Mr. J. Richard “Rick” Sayre retired from Monmouth College in 2018 after 20 years as library director of Hewes Library. He received his BA in History from Phillips University, in Enid, Oklahoma, and his Masters in Library Science from the University of Oklahoma. Prior to Monmouth College, Sayre served as a librarian at the Oklahoma College of Osteopathic Medicine and Surgery in Tulsa, Oklahoma, at Indiana University Libraries in Bloomington, Indiana, and another 16 years as library director of his alma mater, Phillips University. He lives in Galesburg with his wife, Mary Phillips, who is also retired, most recently as the curator of Monmouth College’s Art Collections. In retirement, Sayre devotes much of his time as a volunteer on the Board of the Carl Sandburg Historic Site Association in Galesburg, as the association’s Treasurer, Webmaster & Museum Store manager.

Rick will be discussing the fascinating saga of Monmouth College's storied "Canopus Stone," one of three plaster casts made in 1871 of the trilingual stele discovered in Tanis, Egypt in 1866 and hailed by scholars as second in importance to the Rosetta Stone in the translation of hieroglyphics.

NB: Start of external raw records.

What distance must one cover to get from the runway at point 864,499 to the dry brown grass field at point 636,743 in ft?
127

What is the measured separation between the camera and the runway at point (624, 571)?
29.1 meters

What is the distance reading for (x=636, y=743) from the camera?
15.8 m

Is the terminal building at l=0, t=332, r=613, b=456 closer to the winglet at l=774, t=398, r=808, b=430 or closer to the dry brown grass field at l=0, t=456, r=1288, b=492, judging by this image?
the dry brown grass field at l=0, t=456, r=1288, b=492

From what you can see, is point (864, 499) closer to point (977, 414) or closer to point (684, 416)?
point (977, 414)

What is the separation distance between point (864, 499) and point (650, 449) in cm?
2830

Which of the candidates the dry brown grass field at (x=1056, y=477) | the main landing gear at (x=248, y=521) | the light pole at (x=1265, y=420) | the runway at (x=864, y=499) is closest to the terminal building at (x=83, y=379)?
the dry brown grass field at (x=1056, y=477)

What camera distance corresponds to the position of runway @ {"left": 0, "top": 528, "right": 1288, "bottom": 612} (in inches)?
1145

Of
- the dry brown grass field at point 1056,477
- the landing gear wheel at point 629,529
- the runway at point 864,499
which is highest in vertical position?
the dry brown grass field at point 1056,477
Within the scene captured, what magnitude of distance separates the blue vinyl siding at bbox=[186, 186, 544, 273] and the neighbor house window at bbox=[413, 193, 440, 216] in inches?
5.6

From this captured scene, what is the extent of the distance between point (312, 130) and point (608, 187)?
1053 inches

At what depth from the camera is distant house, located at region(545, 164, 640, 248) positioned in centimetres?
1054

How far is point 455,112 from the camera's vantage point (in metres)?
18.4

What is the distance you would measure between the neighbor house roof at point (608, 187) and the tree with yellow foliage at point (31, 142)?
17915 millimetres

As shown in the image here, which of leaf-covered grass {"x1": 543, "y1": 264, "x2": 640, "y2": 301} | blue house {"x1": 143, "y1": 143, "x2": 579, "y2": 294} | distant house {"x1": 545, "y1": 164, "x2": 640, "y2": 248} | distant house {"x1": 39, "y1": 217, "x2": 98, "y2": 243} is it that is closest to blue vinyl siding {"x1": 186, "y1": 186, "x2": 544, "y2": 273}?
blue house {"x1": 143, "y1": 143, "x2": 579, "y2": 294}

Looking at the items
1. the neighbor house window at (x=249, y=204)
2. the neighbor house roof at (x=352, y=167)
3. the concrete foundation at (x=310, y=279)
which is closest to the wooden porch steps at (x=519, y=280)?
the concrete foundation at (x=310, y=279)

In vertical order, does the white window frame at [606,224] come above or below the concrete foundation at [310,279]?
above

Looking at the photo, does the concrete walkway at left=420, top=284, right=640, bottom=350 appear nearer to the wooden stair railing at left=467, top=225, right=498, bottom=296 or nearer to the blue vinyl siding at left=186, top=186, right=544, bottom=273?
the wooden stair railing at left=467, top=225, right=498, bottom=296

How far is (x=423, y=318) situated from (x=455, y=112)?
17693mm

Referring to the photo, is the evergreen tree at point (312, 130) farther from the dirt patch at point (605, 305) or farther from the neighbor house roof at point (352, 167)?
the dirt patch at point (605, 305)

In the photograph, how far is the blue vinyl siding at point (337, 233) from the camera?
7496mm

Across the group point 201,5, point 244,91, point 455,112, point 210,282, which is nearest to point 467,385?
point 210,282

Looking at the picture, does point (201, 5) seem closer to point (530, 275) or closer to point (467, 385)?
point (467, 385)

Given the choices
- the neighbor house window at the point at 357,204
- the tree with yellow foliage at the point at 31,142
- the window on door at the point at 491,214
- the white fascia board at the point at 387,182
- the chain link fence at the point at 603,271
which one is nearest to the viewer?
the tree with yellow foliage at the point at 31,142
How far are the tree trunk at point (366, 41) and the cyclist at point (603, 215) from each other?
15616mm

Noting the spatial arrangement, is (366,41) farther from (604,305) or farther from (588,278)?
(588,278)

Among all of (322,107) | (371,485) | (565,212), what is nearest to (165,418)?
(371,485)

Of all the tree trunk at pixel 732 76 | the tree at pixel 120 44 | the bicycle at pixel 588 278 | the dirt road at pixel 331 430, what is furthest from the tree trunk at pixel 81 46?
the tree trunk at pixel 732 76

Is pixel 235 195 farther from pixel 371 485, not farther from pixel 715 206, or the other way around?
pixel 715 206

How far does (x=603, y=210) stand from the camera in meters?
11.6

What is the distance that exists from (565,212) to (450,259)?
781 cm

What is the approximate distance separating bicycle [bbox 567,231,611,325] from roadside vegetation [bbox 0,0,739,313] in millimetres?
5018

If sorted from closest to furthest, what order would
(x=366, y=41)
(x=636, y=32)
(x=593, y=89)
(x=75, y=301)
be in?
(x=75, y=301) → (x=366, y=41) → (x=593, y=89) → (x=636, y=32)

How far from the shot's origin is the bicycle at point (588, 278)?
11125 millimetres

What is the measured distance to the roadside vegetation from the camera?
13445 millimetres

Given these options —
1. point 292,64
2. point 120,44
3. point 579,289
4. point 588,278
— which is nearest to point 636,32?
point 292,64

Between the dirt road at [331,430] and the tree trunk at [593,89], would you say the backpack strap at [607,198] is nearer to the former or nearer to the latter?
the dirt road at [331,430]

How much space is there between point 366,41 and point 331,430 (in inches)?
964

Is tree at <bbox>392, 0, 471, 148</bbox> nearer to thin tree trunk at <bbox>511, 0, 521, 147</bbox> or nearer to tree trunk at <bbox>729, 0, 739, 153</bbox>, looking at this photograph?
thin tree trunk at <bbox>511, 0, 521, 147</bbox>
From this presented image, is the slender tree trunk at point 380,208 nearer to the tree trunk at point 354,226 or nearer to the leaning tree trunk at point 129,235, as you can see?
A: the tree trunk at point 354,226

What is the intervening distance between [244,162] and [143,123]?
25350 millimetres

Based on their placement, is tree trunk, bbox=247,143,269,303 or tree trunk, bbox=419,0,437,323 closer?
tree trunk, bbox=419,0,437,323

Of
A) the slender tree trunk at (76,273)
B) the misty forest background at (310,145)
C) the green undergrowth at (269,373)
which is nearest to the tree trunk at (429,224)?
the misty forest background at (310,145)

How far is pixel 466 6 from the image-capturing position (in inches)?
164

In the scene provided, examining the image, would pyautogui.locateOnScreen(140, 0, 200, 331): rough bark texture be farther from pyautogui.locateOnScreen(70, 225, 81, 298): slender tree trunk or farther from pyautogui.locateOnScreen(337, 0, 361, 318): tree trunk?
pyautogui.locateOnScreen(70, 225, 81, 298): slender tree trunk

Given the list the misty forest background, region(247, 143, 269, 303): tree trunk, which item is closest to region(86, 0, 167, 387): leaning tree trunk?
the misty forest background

Ralph Patterson, PhD, Ralph Patterson holds a BS in Physics, Chemistry, and Mathematics from UNC, and completed the coursework for an MS in Physical Chemistry, and an MAT from Western Carolina University. He is pursuing an MS in Data Science with a focus on AI at Eastern Pennsylvania University. He has served as a Science Department Head and classroom educator with the Cherokee Indian Reservation and has taught various subjects online via Outschool. Currently, he is the Laboratory Manager for the Physics and Engineering Department at Monmouth College, overseeing lab operations and augmenting the student experience with innovative research opportunities and perspectives.

Janis Wunderlich, MFA, is an internationally renowned figurative ceramic artist. Her ceramic sculptures are on display in museums around the world, including Yingge Museum in Taipei, Taiwan and American Museum of Ceramic Art in CA. While known for her highly detailed storytelling forms, Wunderlich, who holds a BFA from Brigham Young University and MFA from The Ohio State University, has research interests in ancient ceramic art and tracing human innovation through ceramic materials and processes. She is an associate professor of art at Monmouth College in Illinois. Janis will be leading hands-on activities and demonstrations of ceramic materials and techniques that hearken back to ancient ceramic practices.